According to Dr Ibrahim Mayaki, chief executive officer of NEPAD, The New Partnership for Africa’s Development (NEPAD), “infrastructural development is the key to all aspects of social and economic transformation.” 

To illustrate this point, Dr Mayaki, continues, “For instance, only 38% of the African population has access to electricity, the penetration rate for internet is less than 10% while only a quarter of Africa’s road network is paved. 

Studies have shown that poor road, rail and port facilities add 30% to 40% to the costs of goods traded among African countries, thus adversely affecting the private sector development and the flow of foreign direct investment (FDI).” 

Domestically, infrastructure issues have also challenged middle market businesses. Phillip Krueger, RSM South Africa says: “Infrastructure in South Africa has also been a significant challenge, particularly in respect of the developing regions and maintaining a sustainable electrical power supply. As a result, this has resulted in significant direct and indirect costs for South African businesses and households. Water supply is also a rising concern. 

“It is absolutely essential to obtain sound “in-country” advice and guidance before entering the African market. The infrastructure challenges in this region are unique and the financial impact can be significant if one is not well prepared. 

“Where public infrastructure often presents a significant challenge, the private sector has come to the fore in offering viable alternative solutions which can be implemented in order to fill the void. For instance, in South Africa, the energy generation crises has led to the creation of a burgeoning alternative energy sector, providing sustainable solutions that either wholly replace or significantly assist the national energy grid supplier. 

“Proper due diligence on the potential infrastructure challenges within a particular market does not eradicate the problem but gives the opportunity to mitigate the impact by finding an alternative strategy, often leading to a more sustainable solution.” 

Mphile Manana, RSM Eswatini observes: “In many African countries, infrastructure limitations, notably in power, logistics and communication inhibit productivity at least as much as other institutional challenges such as weak governance. Rapid population growth places huge challenges on existing, and often poorly maintained infrastructure and resources.

“A study by the Infrastructure Consortium of Africa, has shown that poor road, rail and port infrastructure adds 30-40% to the costs of goods traded among African countries. Governments though are turning to Public Private Partnerships (PPPs) to deliver efficient and cost effective infrastructure and services. This presents an opportunity for private sector organisations to apply their skills and experience in infrastructure development. 

“The infrastructure challenges are unique to each country.
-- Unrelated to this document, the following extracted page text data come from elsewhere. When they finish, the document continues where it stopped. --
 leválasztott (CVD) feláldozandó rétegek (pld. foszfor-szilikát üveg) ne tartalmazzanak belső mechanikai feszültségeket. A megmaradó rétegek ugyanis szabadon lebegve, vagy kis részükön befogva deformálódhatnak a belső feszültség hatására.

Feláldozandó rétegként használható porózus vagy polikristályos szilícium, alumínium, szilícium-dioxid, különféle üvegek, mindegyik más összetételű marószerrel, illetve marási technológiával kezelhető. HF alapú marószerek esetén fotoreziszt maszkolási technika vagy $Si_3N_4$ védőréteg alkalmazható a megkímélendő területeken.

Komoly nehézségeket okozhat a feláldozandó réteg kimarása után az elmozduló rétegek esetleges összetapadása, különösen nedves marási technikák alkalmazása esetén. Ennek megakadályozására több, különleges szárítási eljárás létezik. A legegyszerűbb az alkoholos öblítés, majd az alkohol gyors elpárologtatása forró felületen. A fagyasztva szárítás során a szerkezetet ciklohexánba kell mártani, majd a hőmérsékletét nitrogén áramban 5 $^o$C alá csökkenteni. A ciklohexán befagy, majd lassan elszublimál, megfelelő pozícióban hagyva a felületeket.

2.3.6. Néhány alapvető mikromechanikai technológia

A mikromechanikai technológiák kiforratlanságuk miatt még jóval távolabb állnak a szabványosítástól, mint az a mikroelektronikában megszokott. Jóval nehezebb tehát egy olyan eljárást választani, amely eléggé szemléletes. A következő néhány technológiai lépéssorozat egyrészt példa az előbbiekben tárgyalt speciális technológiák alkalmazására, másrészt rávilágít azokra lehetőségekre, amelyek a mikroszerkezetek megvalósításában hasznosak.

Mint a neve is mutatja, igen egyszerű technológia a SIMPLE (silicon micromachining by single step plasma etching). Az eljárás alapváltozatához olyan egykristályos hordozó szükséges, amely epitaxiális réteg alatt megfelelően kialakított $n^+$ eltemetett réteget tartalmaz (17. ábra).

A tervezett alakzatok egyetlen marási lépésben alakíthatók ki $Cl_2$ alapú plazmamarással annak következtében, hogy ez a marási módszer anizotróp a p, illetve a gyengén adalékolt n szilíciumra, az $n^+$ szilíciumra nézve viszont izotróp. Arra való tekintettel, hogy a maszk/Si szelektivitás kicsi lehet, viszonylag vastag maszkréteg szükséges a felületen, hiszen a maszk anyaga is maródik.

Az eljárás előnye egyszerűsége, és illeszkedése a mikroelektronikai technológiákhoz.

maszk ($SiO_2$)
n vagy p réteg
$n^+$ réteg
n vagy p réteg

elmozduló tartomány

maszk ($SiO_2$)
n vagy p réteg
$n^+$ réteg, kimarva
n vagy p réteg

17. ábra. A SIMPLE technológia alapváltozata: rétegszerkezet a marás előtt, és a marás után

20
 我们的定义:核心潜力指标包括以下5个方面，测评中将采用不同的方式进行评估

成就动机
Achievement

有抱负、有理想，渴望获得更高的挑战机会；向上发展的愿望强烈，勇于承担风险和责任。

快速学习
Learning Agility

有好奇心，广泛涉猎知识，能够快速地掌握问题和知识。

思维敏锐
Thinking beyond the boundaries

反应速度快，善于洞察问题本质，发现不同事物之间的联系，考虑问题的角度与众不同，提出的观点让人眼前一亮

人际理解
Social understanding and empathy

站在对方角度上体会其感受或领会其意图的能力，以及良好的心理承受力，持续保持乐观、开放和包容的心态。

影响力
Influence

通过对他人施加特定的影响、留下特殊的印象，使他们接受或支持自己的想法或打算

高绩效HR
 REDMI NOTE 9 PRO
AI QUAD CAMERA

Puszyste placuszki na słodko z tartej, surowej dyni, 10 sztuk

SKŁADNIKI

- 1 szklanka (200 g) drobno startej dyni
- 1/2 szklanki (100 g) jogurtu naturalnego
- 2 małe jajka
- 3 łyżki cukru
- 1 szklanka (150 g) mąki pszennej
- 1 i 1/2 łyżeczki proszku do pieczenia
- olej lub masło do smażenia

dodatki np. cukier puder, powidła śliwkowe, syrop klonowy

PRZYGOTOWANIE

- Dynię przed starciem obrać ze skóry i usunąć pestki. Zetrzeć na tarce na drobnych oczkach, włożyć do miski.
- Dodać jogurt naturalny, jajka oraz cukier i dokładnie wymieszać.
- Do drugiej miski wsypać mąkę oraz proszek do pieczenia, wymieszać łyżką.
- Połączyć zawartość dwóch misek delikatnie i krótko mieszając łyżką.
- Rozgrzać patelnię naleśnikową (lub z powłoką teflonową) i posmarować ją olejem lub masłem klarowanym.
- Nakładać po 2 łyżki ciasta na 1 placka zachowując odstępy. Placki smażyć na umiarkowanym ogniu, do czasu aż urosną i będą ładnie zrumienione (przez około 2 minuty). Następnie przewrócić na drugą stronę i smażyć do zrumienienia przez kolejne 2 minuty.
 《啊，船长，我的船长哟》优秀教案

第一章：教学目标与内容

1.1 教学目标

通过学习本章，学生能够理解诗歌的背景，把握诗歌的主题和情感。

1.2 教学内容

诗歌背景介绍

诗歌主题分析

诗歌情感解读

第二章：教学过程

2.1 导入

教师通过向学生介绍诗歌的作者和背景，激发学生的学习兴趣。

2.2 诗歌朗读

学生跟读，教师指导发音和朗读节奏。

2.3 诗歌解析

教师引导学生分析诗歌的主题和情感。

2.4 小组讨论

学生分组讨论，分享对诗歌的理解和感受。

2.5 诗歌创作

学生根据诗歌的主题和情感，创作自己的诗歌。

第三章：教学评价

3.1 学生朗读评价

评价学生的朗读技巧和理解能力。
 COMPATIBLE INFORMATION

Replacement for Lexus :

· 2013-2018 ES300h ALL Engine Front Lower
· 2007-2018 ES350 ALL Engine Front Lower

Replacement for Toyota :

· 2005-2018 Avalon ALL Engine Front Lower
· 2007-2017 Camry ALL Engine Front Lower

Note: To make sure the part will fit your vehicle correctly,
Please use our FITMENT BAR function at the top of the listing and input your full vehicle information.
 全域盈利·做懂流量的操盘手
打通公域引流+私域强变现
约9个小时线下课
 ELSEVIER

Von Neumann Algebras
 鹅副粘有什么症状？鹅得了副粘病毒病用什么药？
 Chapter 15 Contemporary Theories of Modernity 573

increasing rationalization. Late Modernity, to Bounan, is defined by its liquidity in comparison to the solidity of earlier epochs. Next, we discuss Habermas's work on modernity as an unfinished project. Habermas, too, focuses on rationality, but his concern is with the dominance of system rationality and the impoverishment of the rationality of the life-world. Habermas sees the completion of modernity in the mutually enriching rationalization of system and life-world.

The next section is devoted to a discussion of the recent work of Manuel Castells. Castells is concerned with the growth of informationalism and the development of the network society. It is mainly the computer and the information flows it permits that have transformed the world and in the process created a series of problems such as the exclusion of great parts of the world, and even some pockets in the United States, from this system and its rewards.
Eswatini for example, imports about 80% of its power from the Southern African Power Pool and with South Africa currently experiencing power challenges, Eswatini is working on increasing its own energy generation using renewable sources. 

“As a result of the issues outlined above, the need for digitisation to strengthen the infrastructure and make greater efficiencies is on the increase. 

“The Information and communications technology (ICT) sector is an emerging sector which presents opportunities and with the emergence of COVID- 19, the need for ICT business and infrastructure opportunities have found their way to the top of the country’s priorities.”, Mphile concluded. 

There is no denying that Africa suffers from weak infrastructure that makes doing business difficult – from a lack of access to resilient energy sources, to poor road, rail and port facilities. This significantly impacts the supply chain and is a huge deterrent for foreign investors. Overall, the acceleration of digital solutions in the region could help to shore up the infrastructure and open the door to external investment.